*Given task 1*
Which metals does the loudspeaker passage name as possible electrode layer materials? List each one with its chemical symbol.

*Source passage*
──────────

If the active electrode is formed using a metal having a high rigidity, the flexural
modulus of the multilayered polymer stack 401, which has a plurality of active electrode
layers, is substantially increased and the displacement of the polymer stack 401 is
reduced. In order to minimize the reduction in the displacement of a polymer stack
401, the electrode layers 404 may be formed in a small thickness of several tens of
nanometers. Alternatively, in order to minimize the reduction in the displacement
of polymer stack 401, the electrode layers 404 may be formed using a conductive polymer
instead of metal. The electrode layers 404 may be formed of conductive polymer or
metal material including at least one selected from the group consisting of gold (Au),
copper (Cu), silver (Ag), aluminum (Al), nickel (Ni), chrome (Cr), iron (Fe), and
combinations thereof. When the electrode layers 404 are formed using a metal material,
the metal material may be deposited along a general deposition scheme, such as by
sputtering and physical vapor deposition (PVD). As in the example described above
in connection with Figure 2, a symmetrical arrangement of two stacks on opposite sides
of carrier plate 405 is possible as well. Furthermore, like the carrier plate 201
shown in Figures 2 and 3, the carrier plate 405 may not only have a cuboid shape but
also a cylindrical shape (not shown) or any other shape (not shown).
[0044] As shown in Figure 5, in another exemplary loudspeaker the surface of a carrier plate
501 and so, too, the surfaces of an electroactive polymer layer 502 and an electrode
layer 503 may be designed to have a curved shape such as an arch or a dome shape.
Again, as in the example described above in connection with Figure 2, a symmetrical
arrangement of an optional other polymer-electrode combination with a polymer layer
504 and an electrode layer 505 at an opposite side of carrier plate 501 is possible
as well.
[0045] Referring to Figures 6, 7 and 8, which illustrate a top view, back view and front
view, an exemplary loudspeaker system 600 includes one electroactive loudspeaker 601
(or optionally more electroactive loudspeakers) disposed in a housing 602 together
with at least one non-electroactive loudspeaker such as loudspeakers 603 and 604.
The non-electro active loudspeakers 603 and 604 may be arranged on the front side
of the housing 602. The electroactive loudspeaker 601 may be arranged on the backside
of the housing 602 and may include two polymer-electrode combinations on both sides
of a carrier plate 605. The polymer-electrode combinations include polymer layers
606, 607 and corresponding electrode layers 608, 609. The carrier plate 605 forms
the rear side of the housing 602 so that polymer-electrode combination 606, 608 is
outside and polymer-electrode combination 607, 609 is disposed inside the housing
602. Furthermore, a sound permeable grille 610 may be disposed at the rear side of
the housing 602 for mechanically protecting the electroactive loudspeaker 601 to the
rear. The non-electroactive loudspeakers 603 and 604 may include an electro-dynamic
loudspeaker, electro-magnetic loudspeaker, electro-static loudspeaker, and piezo-electric
loudspeaker.

──────────

*Given task 2*
Render every line of the entries below as a numbered list, skipping blank lines and leaving the pictures out.

[Rows from a dataset]

──────────

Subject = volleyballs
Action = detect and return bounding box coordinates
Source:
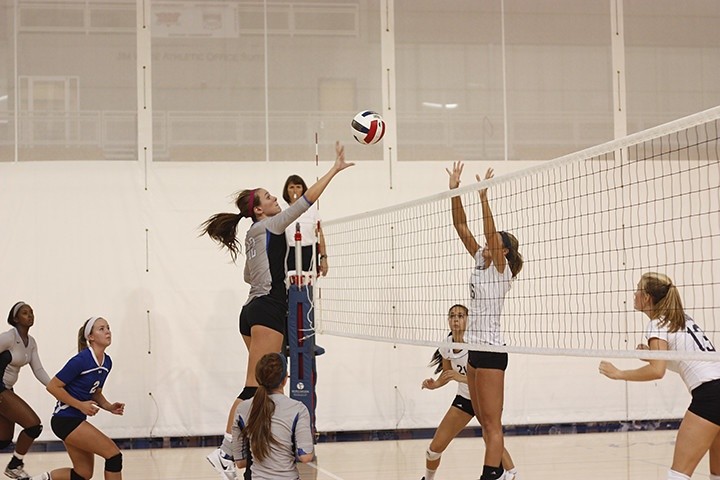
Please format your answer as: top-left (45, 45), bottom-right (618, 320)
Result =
top-left (350, 109), bottom-right (386, 145)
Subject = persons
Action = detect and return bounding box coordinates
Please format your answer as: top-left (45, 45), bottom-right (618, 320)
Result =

──────────

*Result 1*
Gold (Au), copper (Cu), silver (Ag), aluminum (Al), nickel (Ni), chrome (Cr), iron (Fe)

*Result 2*
1. Subject = volleyballs
2. Action = detect and return bounding box coordinates
3. Source:
4. Please format your answer as: top-left (45, 45), bottom-right (618, 320)
5. Result =
6. top-left (350, 109), bottom-right (386, 145)
7. Subject = persons
8. Action = detect and return bounding box coordinates
9. Please format your answer as: top-left (45, 45), bottom-right (618, 320)
10. Result =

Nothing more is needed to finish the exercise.